I have to say, since I’ve been trying to buy less and adjust to a much simpler and thriftier lifestyle, I have been surprised and delighted by all the inspirational and encouraging ideas I’ve gathered from others who are trying to live this way too. I have to admit that for me, this experience hasn’t just been about saving money, just for the sake of it. Obviously, spending less has been necessary for the past few months since our income has been dramatically reduced. But this isn’t just about penny pinching. Saving money isn’t an end or goal I find very motivating or worthwhile, in and of itself. I never expect to have a big fat bank account or be wealthy.
This process of simplification has been a spiritual kind of experience, if you will. Not in some crazy, fanatic, sell-all-your belongings, hippie kind of way. But it has made me reflect on my dependency on things, on all the desires and wants I have, on how I never feel satisfied and am always looking for some new thing, experience, achievement or self-development plan, to make me feel happy. I have also been taking meditation and the whole practice of developing openness and mindfulness more seriously since we’ve been in Turkey. I needed it to help me cope with the massive changes taking place, and to keep me balanced and sane.

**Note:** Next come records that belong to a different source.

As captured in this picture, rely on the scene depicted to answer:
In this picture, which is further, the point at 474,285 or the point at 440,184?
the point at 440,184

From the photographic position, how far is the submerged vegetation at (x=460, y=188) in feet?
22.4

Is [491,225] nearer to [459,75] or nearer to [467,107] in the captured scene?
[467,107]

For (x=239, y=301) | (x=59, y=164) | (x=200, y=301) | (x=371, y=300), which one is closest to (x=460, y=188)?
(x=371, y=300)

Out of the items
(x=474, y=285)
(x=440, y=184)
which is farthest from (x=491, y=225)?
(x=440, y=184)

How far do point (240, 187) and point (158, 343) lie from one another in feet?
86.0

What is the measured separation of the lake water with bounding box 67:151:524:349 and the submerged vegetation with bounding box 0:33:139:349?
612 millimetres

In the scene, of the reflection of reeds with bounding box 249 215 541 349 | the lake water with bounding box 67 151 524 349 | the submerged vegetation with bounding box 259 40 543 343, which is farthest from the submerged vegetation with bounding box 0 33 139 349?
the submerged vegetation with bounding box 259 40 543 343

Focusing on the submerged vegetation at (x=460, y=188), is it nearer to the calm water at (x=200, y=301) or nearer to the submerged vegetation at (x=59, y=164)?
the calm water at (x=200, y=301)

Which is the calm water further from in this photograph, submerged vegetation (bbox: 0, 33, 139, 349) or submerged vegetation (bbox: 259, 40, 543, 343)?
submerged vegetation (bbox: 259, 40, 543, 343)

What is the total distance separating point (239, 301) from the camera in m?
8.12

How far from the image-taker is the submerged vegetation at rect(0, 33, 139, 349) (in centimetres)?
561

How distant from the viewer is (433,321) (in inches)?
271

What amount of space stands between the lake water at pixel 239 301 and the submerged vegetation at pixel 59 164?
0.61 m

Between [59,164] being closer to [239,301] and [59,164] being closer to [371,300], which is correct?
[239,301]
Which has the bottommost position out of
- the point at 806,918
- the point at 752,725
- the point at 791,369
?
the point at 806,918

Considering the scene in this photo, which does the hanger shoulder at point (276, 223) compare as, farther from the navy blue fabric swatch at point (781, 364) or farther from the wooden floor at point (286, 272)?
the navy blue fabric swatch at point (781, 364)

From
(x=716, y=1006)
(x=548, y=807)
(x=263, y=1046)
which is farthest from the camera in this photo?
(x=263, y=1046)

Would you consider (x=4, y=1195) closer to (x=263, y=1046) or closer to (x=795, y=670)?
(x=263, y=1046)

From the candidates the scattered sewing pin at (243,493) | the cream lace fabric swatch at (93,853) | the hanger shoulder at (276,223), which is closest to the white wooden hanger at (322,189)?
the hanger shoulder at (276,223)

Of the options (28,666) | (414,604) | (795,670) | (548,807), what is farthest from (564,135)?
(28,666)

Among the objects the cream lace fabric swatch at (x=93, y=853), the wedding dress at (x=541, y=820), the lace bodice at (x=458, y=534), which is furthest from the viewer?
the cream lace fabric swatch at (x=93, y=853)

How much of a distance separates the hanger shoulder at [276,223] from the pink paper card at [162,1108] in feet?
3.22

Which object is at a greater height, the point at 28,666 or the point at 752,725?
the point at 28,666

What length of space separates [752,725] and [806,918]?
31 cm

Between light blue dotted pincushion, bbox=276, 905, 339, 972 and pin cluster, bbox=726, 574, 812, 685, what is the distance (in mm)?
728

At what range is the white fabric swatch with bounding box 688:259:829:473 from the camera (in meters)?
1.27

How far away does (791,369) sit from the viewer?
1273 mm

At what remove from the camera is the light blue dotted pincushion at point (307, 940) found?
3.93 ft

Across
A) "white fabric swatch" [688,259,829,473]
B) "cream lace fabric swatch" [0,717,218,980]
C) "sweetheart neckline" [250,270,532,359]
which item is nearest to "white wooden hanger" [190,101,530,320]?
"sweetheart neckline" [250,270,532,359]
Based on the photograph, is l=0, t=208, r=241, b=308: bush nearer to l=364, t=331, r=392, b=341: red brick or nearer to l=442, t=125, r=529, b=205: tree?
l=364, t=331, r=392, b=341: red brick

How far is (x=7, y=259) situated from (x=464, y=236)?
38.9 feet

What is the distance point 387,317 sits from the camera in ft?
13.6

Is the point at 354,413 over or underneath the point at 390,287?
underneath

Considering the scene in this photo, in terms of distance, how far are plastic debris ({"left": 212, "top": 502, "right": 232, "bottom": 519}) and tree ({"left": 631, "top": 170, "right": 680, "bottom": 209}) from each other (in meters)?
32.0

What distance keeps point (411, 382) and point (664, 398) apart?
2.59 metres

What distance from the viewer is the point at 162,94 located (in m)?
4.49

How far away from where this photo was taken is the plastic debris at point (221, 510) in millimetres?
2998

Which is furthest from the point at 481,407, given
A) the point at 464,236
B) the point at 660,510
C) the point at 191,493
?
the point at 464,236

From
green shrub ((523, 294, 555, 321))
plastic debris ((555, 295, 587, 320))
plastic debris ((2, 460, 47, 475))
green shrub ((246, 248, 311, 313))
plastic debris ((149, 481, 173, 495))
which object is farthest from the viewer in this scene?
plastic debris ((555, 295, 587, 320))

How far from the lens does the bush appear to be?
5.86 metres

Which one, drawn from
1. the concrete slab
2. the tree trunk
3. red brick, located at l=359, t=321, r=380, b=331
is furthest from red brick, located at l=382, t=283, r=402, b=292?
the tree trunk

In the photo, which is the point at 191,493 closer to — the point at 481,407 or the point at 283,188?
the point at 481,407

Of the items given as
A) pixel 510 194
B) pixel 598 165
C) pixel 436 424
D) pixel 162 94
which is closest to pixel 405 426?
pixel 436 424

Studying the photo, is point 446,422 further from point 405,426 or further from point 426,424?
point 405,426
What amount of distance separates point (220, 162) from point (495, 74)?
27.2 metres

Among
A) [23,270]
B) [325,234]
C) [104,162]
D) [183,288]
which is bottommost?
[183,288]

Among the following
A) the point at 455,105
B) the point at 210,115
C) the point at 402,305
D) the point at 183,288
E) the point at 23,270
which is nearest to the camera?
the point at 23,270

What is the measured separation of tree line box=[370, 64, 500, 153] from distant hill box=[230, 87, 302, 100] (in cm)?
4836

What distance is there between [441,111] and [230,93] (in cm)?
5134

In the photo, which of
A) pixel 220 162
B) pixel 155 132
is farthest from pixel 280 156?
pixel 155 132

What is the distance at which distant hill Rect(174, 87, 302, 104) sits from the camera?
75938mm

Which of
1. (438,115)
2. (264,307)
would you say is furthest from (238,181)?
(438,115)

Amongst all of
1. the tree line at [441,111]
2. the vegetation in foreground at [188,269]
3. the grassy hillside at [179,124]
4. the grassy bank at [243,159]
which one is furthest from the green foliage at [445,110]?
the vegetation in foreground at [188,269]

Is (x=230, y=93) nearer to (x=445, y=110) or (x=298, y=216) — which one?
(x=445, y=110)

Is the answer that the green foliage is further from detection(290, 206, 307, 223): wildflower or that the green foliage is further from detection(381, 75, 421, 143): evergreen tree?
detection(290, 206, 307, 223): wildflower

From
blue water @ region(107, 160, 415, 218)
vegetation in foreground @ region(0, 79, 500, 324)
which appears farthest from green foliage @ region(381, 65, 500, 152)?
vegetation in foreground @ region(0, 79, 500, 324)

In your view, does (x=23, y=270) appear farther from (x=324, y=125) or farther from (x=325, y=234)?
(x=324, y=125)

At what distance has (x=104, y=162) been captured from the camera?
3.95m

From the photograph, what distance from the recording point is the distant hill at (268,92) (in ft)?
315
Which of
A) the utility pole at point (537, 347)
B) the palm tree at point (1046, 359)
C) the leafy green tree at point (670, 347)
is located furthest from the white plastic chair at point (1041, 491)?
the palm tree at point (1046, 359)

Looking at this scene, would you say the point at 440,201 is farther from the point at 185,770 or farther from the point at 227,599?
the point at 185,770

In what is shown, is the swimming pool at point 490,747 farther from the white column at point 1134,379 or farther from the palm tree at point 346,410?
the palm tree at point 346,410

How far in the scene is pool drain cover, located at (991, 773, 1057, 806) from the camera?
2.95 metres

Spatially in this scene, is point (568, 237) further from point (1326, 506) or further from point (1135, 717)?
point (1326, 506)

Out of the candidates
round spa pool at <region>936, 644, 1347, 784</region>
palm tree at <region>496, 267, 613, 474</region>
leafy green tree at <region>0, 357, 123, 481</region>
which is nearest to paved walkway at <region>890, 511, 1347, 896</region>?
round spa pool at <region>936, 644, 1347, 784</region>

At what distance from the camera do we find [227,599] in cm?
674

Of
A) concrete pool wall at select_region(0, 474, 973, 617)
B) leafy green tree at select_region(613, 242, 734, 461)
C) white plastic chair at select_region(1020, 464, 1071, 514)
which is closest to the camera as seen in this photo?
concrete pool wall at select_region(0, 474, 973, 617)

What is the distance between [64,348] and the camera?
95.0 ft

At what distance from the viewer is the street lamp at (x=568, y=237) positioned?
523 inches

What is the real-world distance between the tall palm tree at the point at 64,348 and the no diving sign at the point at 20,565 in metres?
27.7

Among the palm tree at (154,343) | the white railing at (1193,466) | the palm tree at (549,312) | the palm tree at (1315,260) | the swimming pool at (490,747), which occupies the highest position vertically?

As I gradually take on more of this life-simplifying process, mindfulness has been a great help to me. I pay attention more to my internal state of affairs and have developed a sort of curiosity about my own thoughts, emotions and reactions to things. I feel when I am resisting something, when an emotional wall goes up, or when I get stressed out by some circumstance or event. It also helps me not take myself too seriously, which is always a good thing!
So, I guess what I’m trying to say is that simplification really is a lifestyle change. We eat more simply, just a few fresh ingredients, cooked in a simple style, but full of nutrition. We don’t buy much of anything. We spend less on eating out, but truly enjoy it when we do go out. I choose to spend what disposable income I do have on yoga, and meeting with friends, talking over coffees, drinks, lunch, etc. When I feel stressed or cranky or restless, I can take a deep breath and have a mindful moment of looking at the cause of my emotions, and let things go. This simplification process is far from over, but I feel more free as a result of the changes that I have made in the way I live. I feel excited about discovering my points of resistance and taking some time to gradually dismantle them and free my mind bit by bit.